A company’s working capital ratio provides insight into its ability to meet current obligations as they become due and to leverage short-term growth strategies. Executives place a significant emphasis on working capital management to bridge a gap between cash receipts and disbursements, and to ensure the money is invested appropriately in assets that will generate profits.
Although the working capital management process is often viewed as a daunting task, consider these key factors:
Analyze the operating cycle.
Operating cycle analysis provides insight into the number of days an entity funds its investments in products or services. The “float period” begins with the procurement of materials and ends with collection from customers. The operating cycle is computed by adding inventory days and accounts receivable days, minus accounts payable days. Areas of improvement are proper inventory levels, frequency of invoicing, customer terms, and payment arrangements with vendors.

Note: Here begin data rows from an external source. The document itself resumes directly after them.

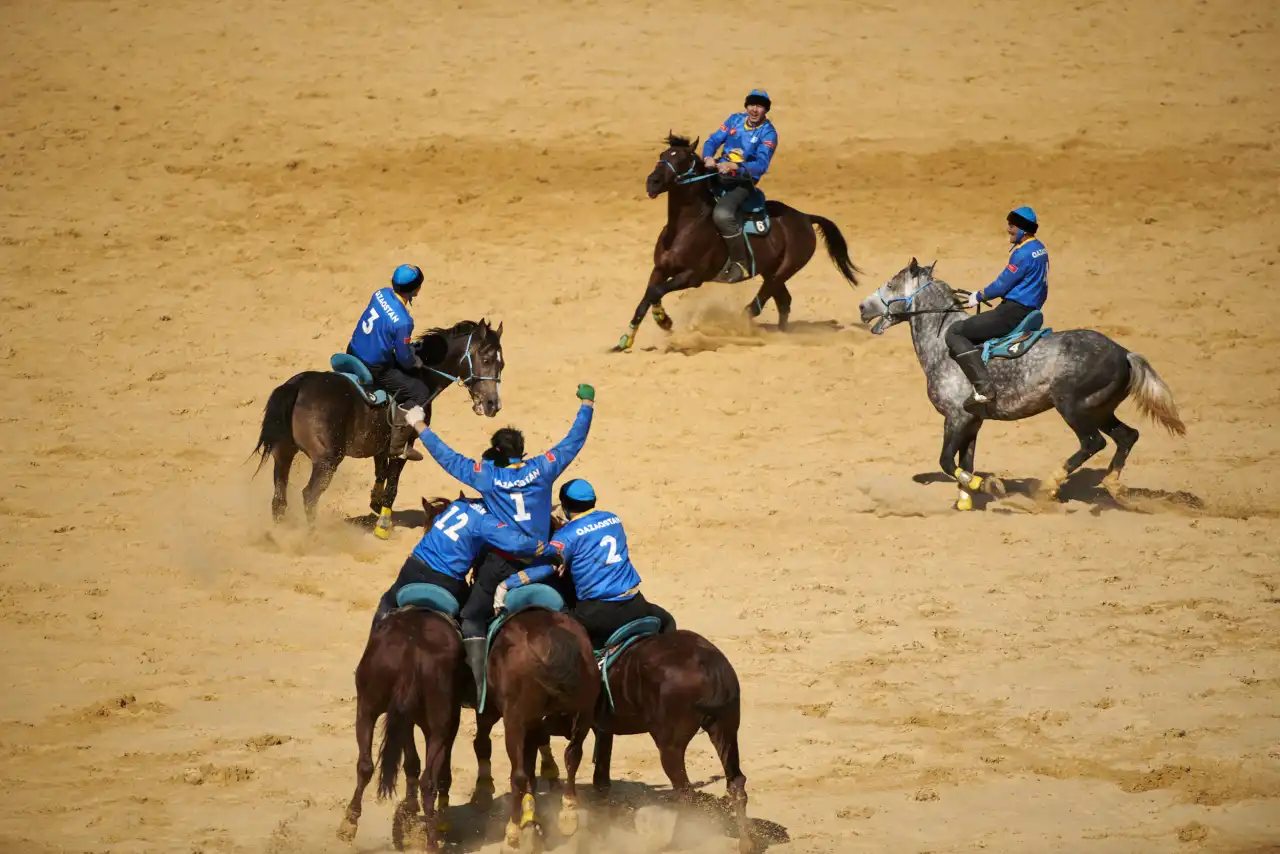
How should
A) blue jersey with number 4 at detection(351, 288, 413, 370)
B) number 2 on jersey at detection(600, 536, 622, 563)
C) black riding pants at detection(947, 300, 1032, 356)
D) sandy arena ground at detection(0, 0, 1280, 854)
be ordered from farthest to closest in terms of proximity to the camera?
black riding pants at detection(947, 300, 1032, 356) → blue jersey with number 4 at detection(351, 288, 413, 370) → sandy arena ground at detection(0, 0, 1280, 854) → number 2 on jersey at detection(600, 536, 622, 563)

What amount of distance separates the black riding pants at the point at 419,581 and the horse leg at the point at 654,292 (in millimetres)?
9021

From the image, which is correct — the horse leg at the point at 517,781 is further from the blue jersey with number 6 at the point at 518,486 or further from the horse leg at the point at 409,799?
the blue jersey with number 6 at the point at 518,486

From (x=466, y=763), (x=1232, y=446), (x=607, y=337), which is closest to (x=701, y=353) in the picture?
(x=607, y=337)

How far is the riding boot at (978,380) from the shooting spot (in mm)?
14320

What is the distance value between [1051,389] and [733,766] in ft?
22.0

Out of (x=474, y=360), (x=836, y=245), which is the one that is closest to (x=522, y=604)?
(x=474, y=360)

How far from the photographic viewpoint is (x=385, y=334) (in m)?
13.7

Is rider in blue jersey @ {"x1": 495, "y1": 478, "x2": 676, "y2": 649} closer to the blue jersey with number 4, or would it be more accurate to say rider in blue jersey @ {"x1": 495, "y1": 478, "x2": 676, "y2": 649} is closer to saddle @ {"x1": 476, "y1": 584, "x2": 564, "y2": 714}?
saddle @ {"x1": 476, "y1": 584, "x2": 564, "y2": 714}

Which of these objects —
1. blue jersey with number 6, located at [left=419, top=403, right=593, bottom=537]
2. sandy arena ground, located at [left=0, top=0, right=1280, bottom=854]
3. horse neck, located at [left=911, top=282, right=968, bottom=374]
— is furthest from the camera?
horse neck, located at [left=911, top=282, right=968, bottom=374]

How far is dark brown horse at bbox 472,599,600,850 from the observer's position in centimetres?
860

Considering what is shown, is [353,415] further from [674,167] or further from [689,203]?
[689,203]

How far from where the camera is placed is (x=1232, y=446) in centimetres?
1571

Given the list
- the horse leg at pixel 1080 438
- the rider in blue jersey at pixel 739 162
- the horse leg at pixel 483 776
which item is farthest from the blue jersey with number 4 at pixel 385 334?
the horse leg at pixel 1080 438

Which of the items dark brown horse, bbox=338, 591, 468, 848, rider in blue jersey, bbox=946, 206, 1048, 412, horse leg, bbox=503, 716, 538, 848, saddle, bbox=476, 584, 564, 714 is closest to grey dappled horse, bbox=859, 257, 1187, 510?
rider in blue jersey, bbox=946, 206, 1048, 412
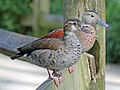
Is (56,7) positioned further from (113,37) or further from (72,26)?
(72,26)

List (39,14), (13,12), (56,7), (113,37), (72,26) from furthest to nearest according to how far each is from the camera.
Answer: (13,12) → (56,7) → (39,14) → (113,37) → (72,26)

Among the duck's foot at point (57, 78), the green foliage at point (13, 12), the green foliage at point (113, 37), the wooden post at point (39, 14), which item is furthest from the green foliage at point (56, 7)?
the duck's foot at point (57, 78)

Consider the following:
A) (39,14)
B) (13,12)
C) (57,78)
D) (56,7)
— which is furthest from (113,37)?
(57,78)

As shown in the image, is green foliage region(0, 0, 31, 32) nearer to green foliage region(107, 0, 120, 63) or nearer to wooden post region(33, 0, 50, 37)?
wooden post region(33, 0, 50, 37)

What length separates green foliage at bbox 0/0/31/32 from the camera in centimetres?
637

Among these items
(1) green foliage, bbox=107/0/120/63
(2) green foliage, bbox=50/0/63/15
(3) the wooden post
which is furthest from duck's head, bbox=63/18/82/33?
(2) green foliage, bbox=50/0/63/15

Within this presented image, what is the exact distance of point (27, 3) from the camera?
21.3 ft

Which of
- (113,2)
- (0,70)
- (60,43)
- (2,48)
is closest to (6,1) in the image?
(113,2)

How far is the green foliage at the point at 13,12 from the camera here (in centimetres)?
637

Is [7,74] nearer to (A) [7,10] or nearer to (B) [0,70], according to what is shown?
(B) [0,70]

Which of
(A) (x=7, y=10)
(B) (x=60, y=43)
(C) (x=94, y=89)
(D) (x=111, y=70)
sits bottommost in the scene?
(D) (x=111, y=70)

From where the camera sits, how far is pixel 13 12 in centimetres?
641

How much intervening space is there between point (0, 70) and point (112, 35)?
1589mm

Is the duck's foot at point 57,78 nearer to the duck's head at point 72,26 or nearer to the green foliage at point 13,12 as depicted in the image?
the duck's head at point 72,26
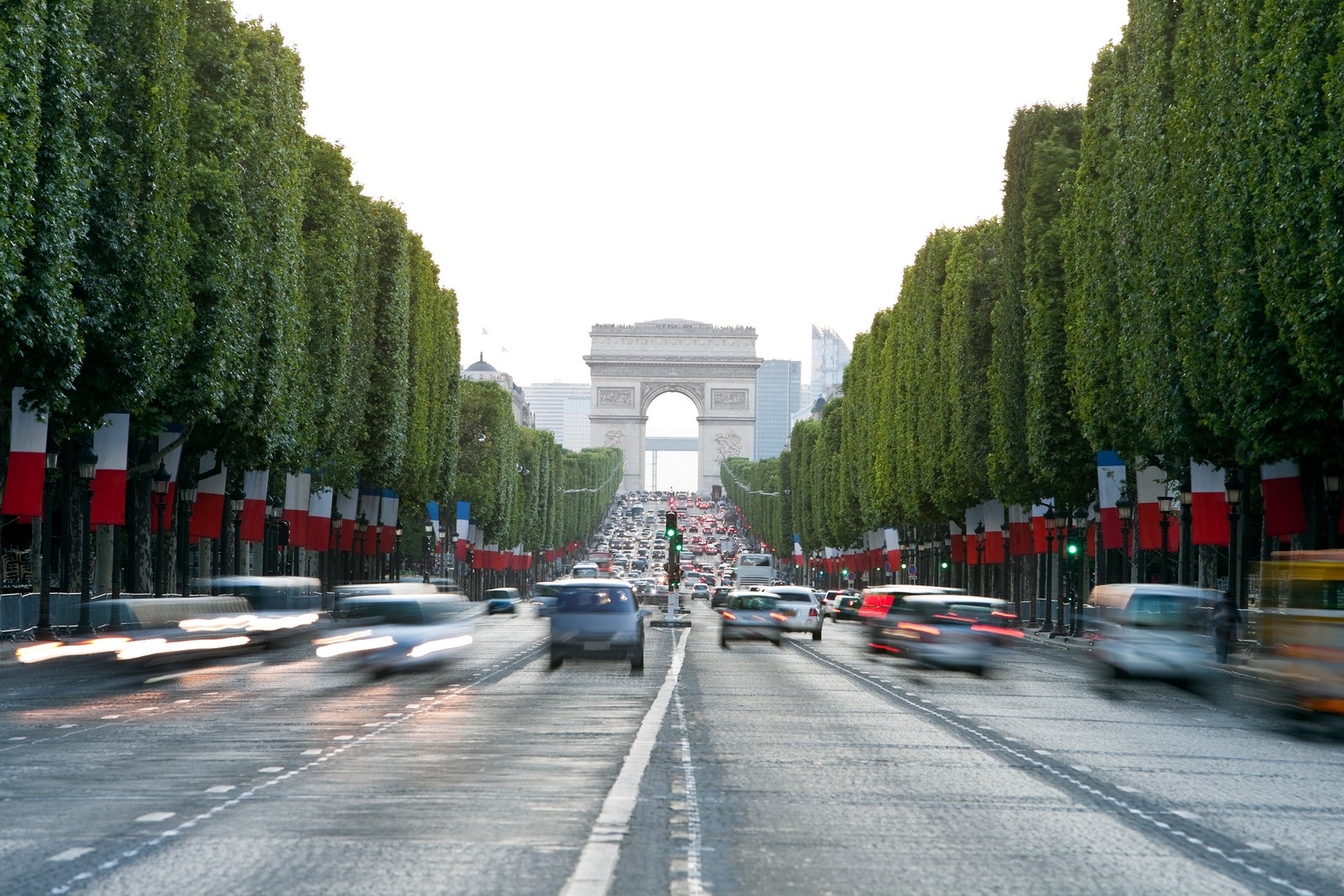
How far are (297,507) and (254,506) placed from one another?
4519 millimetres

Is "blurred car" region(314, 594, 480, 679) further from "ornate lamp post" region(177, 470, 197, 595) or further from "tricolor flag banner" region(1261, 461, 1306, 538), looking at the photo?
"ornate lamp post" region(177, 470, 197, 595)

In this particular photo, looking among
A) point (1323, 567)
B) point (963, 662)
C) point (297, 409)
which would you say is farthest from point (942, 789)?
point (297, 409)

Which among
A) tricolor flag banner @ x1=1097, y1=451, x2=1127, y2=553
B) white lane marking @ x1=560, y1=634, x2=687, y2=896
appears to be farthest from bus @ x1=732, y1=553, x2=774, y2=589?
white lane marking @ x1=560, y1=634, x2=687, y2=896

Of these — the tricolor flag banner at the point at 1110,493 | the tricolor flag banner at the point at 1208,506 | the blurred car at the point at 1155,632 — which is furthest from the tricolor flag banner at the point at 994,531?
the blurred car at the point at 1155,632

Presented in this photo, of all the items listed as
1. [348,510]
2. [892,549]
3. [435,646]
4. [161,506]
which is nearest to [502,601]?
[348,510]

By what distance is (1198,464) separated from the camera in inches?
1682

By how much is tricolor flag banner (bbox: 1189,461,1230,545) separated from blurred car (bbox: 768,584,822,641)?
1201 centimetres

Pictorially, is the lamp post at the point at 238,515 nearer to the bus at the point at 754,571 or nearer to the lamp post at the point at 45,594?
the lamp post at the point at 45,594

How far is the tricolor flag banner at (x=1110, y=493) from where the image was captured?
50.9m

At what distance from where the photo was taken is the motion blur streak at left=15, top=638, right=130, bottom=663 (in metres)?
30.5

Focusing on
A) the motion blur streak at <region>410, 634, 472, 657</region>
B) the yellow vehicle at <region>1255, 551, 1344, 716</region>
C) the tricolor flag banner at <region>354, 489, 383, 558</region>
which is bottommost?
the motion blur streak at <region>410, 634, 472, 657</region>

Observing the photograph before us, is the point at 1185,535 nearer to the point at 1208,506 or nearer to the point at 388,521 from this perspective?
the point at 1208,506

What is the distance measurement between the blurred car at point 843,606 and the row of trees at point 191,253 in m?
21.3

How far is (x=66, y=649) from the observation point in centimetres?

Set realistic expectations.
External and internal pressures can place an undue influence on producing quarterly results period after period; excessive focus on this can produce a flattering but inaccurate depiction of working capital. Similar to budgets of anticipated growth and increased profits, companies must provide a factor for unexpected declines including market cycles, loss of a prime customer, pending or threatened litigation, and penetration by competition.
Manage available cash.
“Cash is king” is a frequent mantra in business. The basic process in managing cash is clear—maintain an adequate level of cash to meet current obligations and invest idle cash into earning assets. Companies with available funds may be in a position to negotiate with vendors to provide discounts for more rapid payments or invest in growth strategies for future benefits.
Seize the opportunity.
Be innovative in your overall approach by including operational and financial skills in the working capital management process. A holistic company approach can assist in identifying and implementing strategies, setting targets, and measuring performance levels for improvement. Accountability of the various function centers often leads to quantifiable results in working capital as the company uses various agents for change.
In the past, businesses routinely turned to an existing line of credit, corporate credit cards, or other lending relationships to fund working capital needs. Today, businesses have been forced to revisit their working capital management techniques based on increased demands and the strains of the financial markets.